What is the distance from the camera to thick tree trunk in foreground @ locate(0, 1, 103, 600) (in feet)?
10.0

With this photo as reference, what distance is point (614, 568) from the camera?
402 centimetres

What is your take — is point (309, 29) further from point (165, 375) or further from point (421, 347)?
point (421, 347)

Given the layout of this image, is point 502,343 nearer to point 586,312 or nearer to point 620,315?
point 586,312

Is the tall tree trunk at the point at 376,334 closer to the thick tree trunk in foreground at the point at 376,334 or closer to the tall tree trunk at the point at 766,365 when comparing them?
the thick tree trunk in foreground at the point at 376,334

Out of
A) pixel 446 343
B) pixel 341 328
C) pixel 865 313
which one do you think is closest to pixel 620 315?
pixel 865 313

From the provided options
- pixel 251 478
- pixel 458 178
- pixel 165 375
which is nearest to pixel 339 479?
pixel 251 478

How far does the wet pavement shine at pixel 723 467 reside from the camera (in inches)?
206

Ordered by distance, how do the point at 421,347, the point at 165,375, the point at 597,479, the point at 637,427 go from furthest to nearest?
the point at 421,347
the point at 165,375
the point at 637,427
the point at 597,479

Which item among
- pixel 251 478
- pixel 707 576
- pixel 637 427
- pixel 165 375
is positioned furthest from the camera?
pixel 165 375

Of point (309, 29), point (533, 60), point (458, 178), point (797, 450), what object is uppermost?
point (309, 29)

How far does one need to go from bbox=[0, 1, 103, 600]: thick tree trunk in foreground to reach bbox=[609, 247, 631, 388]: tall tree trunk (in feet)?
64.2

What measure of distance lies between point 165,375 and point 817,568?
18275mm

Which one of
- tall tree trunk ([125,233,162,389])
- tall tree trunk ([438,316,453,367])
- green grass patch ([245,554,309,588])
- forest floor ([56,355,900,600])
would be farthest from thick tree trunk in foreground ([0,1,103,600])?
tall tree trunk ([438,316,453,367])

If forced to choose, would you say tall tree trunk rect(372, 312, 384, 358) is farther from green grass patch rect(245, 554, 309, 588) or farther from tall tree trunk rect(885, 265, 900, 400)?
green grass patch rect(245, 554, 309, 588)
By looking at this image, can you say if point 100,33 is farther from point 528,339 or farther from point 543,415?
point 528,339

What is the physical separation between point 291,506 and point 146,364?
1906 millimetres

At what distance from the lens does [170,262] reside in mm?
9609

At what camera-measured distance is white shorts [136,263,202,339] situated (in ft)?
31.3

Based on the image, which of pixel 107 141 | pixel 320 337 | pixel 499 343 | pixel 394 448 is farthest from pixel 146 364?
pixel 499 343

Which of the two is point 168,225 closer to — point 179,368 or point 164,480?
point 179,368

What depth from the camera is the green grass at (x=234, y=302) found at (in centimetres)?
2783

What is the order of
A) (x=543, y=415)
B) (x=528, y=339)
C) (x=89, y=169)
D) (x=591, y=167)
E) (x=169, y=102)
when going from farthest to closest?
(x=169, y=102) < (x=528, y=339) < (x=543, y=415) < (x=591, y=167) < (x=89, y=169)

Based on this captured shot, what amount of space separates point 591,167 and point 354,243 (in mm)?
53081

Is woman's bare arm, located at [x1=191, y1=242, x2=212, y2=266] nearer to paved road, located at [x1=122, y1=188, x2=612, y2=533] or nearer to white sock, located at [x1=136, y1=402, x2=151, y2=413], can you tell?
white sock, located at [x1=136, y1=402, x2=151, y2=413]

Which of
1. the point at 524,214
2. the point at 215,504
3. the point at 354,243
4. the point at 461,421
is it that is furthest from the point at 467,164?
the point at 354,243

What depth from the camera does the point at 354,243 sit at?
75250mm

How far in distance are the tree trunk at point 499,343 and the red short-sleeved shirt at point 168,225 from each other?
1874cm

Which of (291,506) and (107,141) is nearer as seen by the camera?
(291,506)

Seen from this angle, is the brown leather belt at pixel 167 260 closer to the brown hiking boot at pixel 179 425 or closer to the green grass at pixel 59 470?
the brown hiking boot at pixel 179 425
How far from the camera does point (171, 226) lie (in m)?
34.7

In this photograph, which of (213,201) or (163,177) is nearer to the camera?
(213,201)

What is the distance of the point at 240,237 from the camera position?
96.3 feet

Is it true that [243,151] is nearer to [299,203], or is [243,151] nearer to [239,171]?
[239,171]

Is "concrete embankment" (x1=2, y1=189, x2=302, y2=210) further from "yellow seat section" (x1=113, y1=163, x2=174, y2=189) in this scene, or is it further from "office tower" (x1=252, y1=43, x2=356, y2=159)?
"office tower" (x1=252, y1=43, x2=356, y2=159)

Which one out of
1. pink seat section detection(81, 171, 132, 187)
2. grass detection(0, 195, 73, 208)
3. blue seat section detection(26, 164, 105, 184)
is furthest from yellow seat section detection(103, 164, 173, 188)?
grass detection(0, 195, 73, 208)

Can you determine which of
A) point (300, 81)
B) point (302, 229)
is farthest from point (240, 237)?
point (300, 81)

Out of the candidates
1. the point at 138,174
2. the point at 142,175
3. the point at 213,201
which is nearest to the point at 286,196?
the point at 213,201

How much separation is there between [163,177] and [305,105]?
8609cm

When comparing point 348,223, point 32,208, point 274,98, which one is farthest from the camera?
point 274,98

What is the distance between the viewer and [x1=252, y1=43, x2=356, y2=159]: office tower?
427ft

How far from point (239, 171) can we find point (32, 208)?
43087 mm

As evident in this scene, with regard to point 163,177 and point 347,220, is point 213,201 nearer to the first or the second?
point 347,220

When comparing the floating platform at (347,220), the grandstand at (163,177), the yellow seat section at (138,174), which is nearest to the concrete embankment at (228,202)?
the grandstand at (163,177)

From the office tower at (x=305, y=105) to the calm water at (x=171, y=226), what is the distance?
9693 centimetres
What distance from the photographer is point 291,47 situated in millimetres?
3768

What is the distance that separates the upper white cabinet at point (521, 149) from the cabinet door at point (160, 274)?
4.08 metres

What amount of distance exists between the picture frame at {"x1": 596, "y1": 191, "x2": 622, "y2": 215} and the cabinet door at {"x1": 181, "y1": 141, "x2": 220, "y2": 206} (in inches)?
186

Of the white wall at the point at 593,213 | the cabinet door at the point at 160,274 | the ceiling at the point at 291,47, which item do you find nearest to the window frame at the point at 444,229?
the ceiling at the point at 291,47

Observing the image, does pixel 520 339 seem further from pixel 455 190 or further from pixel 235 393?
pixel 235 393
_ _ _ _ _ _ _
OBJECTIVE:
Give all the entries again exactly; leave none out.

REPLY:
What is the distance from the camera to thick tree trunk in foreground @ locate(0, 1, 103, 600) (in feet)?
10.0

With this photo as reference, what distance is point (614, 568) from the camera?
402 centimetres

What is your take — is point (309, 29) further from point (165, 375) or further from point (421, 347)?
point (421, 347)

Given the layout of this image, is point 502,343 nearer to point 586,312 or nearer to point 620,315?
point 586,312

Is the tall tree trunk at the point at 376,334 closer to the thick tree trunk in foreground at the point at 376,334 or closer to the tall tree trunk at the point at 766,365 when comparing them?
the thick tree trunk in foreground at the point at 376,334

Out of
A) pixel 446 343
B) pixel 341 328
C) pixel 865 313
which one do you think is closest to pixel 620 315?
pixel 865 313

From the provided options
- pixel 251 478
- pixel 458 178
- pixel 165 375
which is nearest to pixel 339 479?
pixel 251 478

How far does the wet pavement shine at pixel 723 467 reside from the camera (in inches)?
206

Ordered by distance, how do the point at 421,347, the point at 165,375, the point at 597,479, the point at 637,427 go from furthest to nearest?
the point at 421,347
the point at 165,375
the point at 637,427
the point at 597,479

Which item among
- pixel 251 478
- pixel 707 576
- pixel 637 427
- pixel 165 375
is positioned furthest from the camera?
pixel 165 375

Of point (309, 29), point (533, 60), point (458, 178), point (797, 450), what object is uppermost?
point (309, 29)

How far does one need to go from bbox=[0, 1, 103, 600]: thick tree trunk in foreground to reach bbox=[609, 247, 631, 388]: tall tree trunk (in feet)?
64.2

What measure of distance lies between point 165,375 and point 817,568?
18275mm

Which one of
- tall tree trunk ([125,233,162,389])
- tall tree trunk ([438,316,453,367])
- green grass patch ([245,554,309,588])
- forest floor ([56,355,900,600])
would be farthest from thick tree trunk in foreground ([0,1,103,600])?
tall tree trunk ([438,316,453,367])

If forced to choose, would you say tall tree trunk rect(372, 312, 384, 358) is farther from green grass patch rect(245, 554, 309, 588) or farther from tall tree trunk rect(885, 265, 900, 400)?
green grass patch rect(245, 554, 309, 588)
By looking at this image, can you say if point 100,33 is farther from point 528,339 or farther from point 543,415?
point 528,339

What is the physical separation between point 291,506 and point 146,364?
1906 millimetres

At what distance from the lens does [170,262] reside in mm?
9609

At what camera-measured distance is white shorts [136,263,202,339] situated (in ft)?
31.3

Based on the image, which of pixel 107 141 | pixel 320 337 | pixel 499 343 | pixel 394 448 is farthest from pixel 146 364?
pixel 499 343

Which of the two is point 168,225 closer to — point 179,368 or point 164,480?
point 179,368

What depth from the camera is the green grass at (x=234, y=302) found at (in centimetres)?
2783

What is the order of
A) (x=543, y=415)
B) (x=528, y=339)
C) (x=89, y=169)
D) (x=591, y=167)
E) (x=169, y=102)
when going from farthest to closest?
(x=169, y=102) < (x=528, y=339) < (x=543, y=415) < (x=591, y=167) < (x=89, y=169)

Based on this captured shot, what amount of space separates point 591,167 and point 354,243 (in mm)?
53081

Is woman's bare arm, located at [x1=191, y1=242, x2=212, y2=266] nearer to paved road, located at [x1=122, y1=188, x2=612, y2=533] or nearer to white sock, located at [x1=136, y1=402, x2=151, y2=413], can you tell?
white sock, located at [x1=136, y1=402, x2=151, y2=413]

Which of
1. the point at 524,214
2. the point at 215,504
3. the point at 354,243
4. the point at 461,421
is it that is furthest from the point at 467,164?
the point at 354,243

What depth from the camera does the point at 354,243 sit at?
75250mm

How far in distance are the tree trunk at point 499,343 and the red short-sleeved shirt at point 168,225 from each other?
1874cm

Which of (291,506) and (107,141) is nearer as seen by the camera?
(291,506)

Seen from this angle, is the brown leather belt at pixel 167 260 closer to the brown hiking boot at pixel 179 425 or closer to the green grass at pixel 59 470?
the brown hiking boot at pixel 179 425
How far from the camera does point (171, 226) lie (in m)?
34.7

In this photograph, which of (213,201) or (163,177) is nearer to the camera?
(213,201)

What is the distance of the point at 240,237 from the camera position?
96.3 feet

Is it true that [243,151] is nearer to [299,203], or is [243,151] nearer to [239,171]?
[239,171]

Is "concrete embankment" (x1=2, y1=189, x2=302, y2=210) further from "yellow seat section" (x1=113, y1=163, x2=174, y2=189) in this scene, or is it further from "office tower" (x1=252, y1=43, x2=356, y2=159)?
"office tower" (x1=252, y1=43, x2=356, y2=159)

Which one out of
1. pink seat section detection(81, 171, 132, 187)
2. grass detection(0, 195, 73, 208)
3. blue seat section detection(26, 164, 105, 184)
is furthest from yellow seat section detection(103, 164, 173, 188)?
grass detection(0, 195, 73, 208)

Can you determine which of
A) point (300, 81)
B) point (302, 229)
is farthest from point (240, 237)?
point (300, 81)

Out of the candidates
1. the point at 138,174
2. the point at 142,175
3. the point at 213,201
which is nearest to the point at 286,196?
the point at 213,201

How much separation is there between [163,177] and [305,105]?
8609cm

When comparing point 348,223, point 32,208, point 274,98, which one is farthest from the camera?
point 274,98

What is the distance between the viewer and [x1=252, y1=43, x2=356, y2=159]: office tower?
427ft

How far from point (239, 171) can we find point (32, 208)?
43087 mm

As evident in this scene, with regard to point 163,177 and point 347,220, is point 213,201 nearer to the first or the second?
point 347,220

When comparing the floating platform at (347,220), the grandstand at (163,177), the yellow seat section at (138,174), which is nearest to the concrete embankment at (228,202)?
the grandstand at (163,177)

From the office tower at (x=305, y=105) to the calm water at (x=171, y=226), what is the distance?
9693 centimetres
What distance from the photographer is point 291,47 situated in millimetres?
3768

What is the distance that separates the upper white cabinet at point (521, 149) from the cabinet door at point (160, 274)?
4.08 metres

What amount of distance exists between the picture frame at {"x1": 596, "y1": 191, "x2": 622, "y2": 215} and the cabinet door at {"x1": 181, "y1": 141, "x2": 220, "y2": 206} (in inches)?
186

Of the white wall at the point at 593,213 | the cabinet door at the point at 160,274 | the ceiling at the point at 291,47, which item do you find nearest to the window frame at the point at 444,229?
the ceiling at the point at 291,47

Observing the image, does pixel 520 339 seem further from pixel 455 190 or further from pixel 235 393?
pixel 235 393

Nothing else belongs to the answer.